§ **REQUIRED ACTION**
Once the line holding "[camera trap, volunteer-labeled]" is found in the listing below, write it out and each later line exactly, up to and including the one holding "label granularity: sequence-level".

******************************

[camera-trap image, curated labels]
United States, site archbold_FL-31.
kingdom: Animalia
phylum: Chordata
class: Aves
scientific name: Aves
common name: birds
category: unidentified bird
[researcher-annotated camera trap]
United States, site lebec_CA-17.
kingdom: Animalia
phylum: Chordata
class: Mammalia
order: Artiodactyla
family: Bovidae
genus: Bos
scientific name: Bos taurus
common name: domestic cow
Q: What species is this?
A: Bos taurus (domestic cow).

******************************

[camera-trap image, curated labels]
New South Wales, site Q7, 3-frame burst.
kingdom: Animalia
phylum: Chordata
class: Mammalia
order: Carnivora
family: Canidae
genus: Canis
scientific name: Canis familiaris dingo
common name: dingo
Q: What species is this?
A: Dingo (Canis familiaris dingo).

******************************

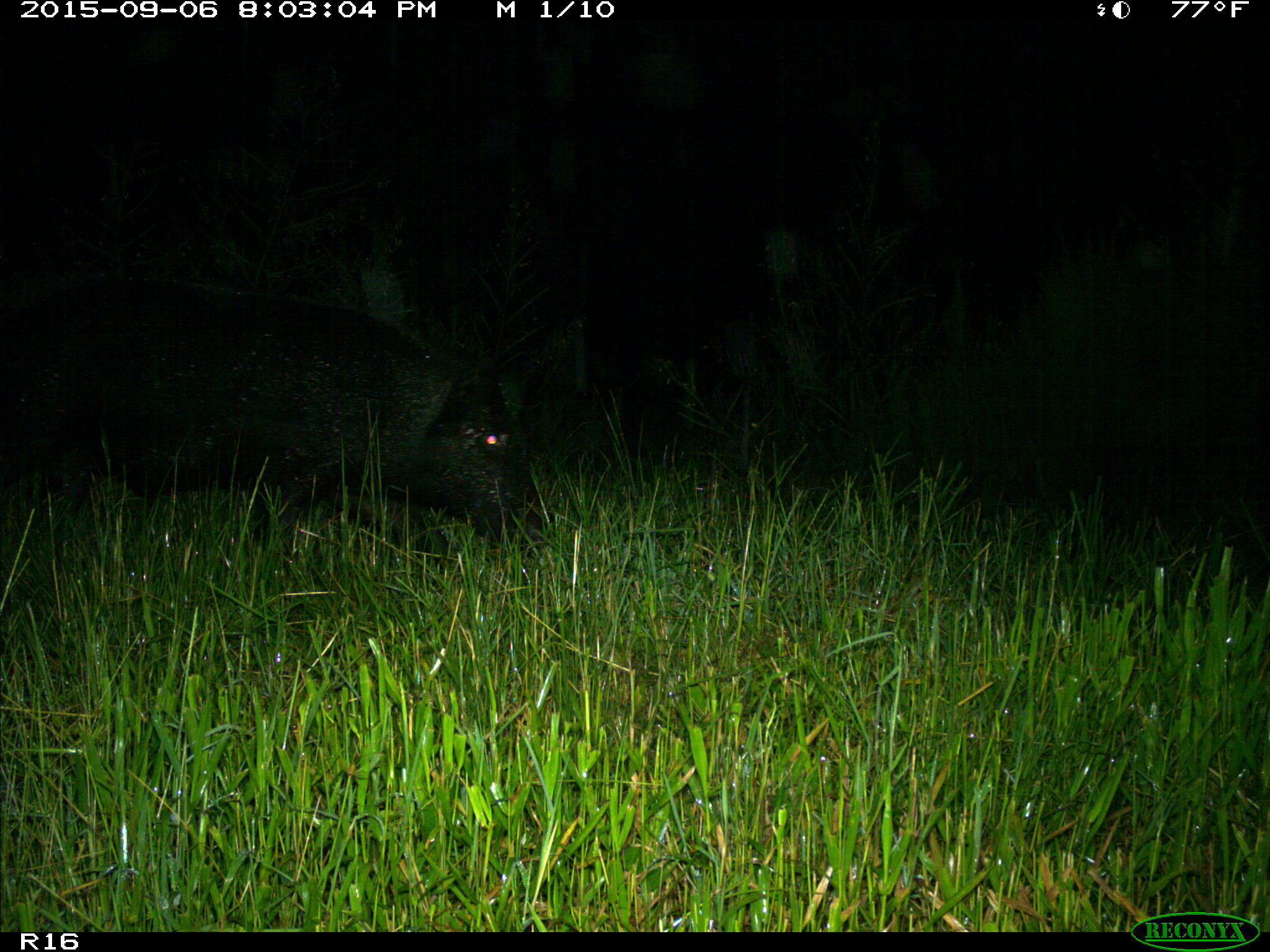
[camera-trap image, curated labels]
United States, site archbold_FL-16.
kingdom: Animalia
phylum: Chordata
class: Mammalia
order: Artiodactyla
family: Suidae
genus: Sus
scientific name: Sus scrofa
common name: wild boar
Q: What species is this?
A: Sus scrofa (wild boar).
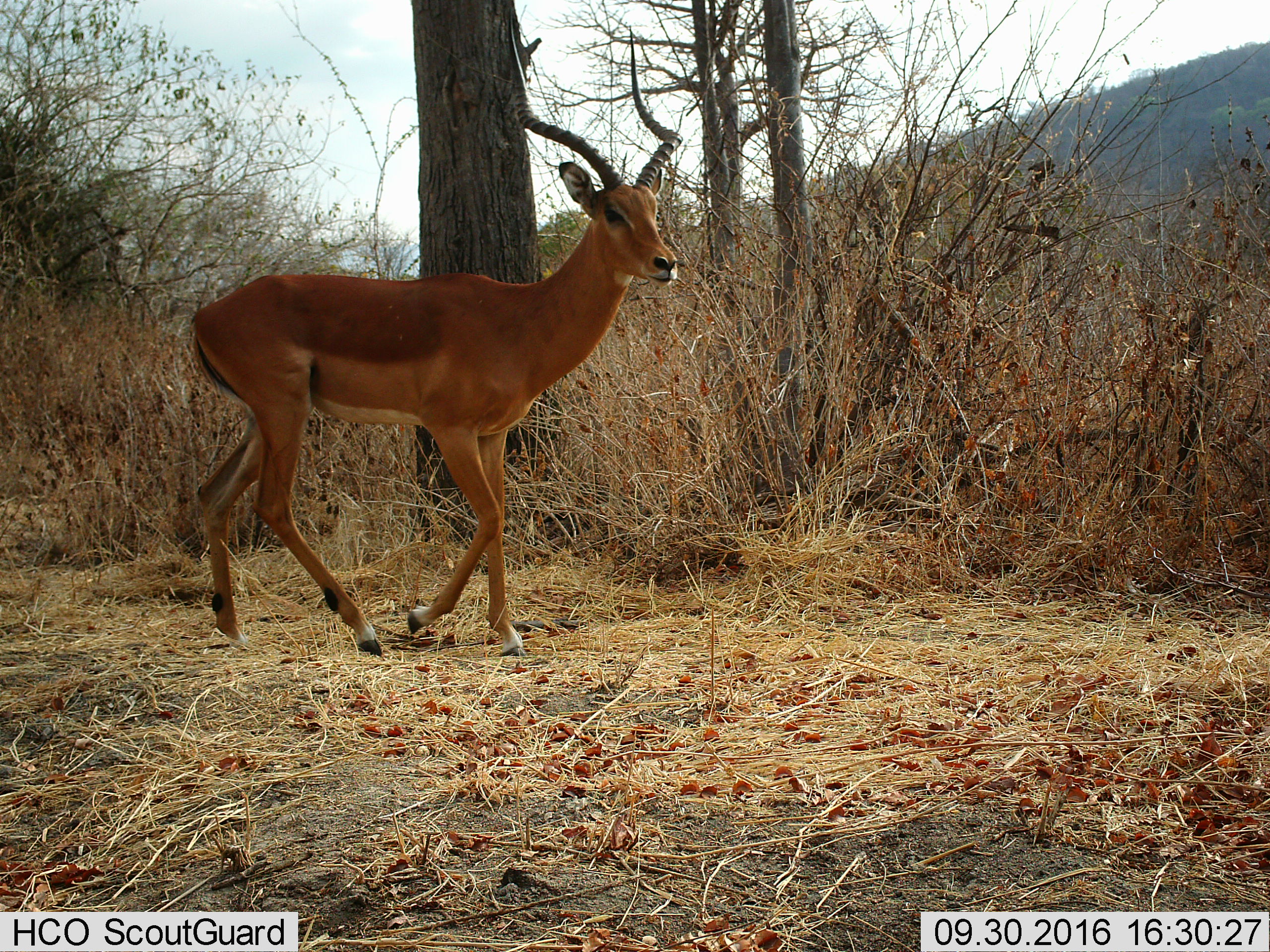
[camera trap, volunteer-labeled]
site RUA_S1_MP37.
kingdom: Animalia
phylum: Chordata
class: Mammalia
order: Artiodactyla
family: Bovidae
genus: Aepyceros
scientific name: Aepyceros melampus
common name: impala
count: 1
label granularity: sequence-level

******************************

§ **ANSWER SPACE**
[camera trap, volunteer-labeled]
site RUA_S1_MP37.
kingdom: Animalia
phylum: Chordata
class: Mammalia
order: Artiodactyla
family: Bovidae
genus: Aepyceros
scientific name: Aepyceros melampus
common name: impala
count: 1
label granularity: sequence-level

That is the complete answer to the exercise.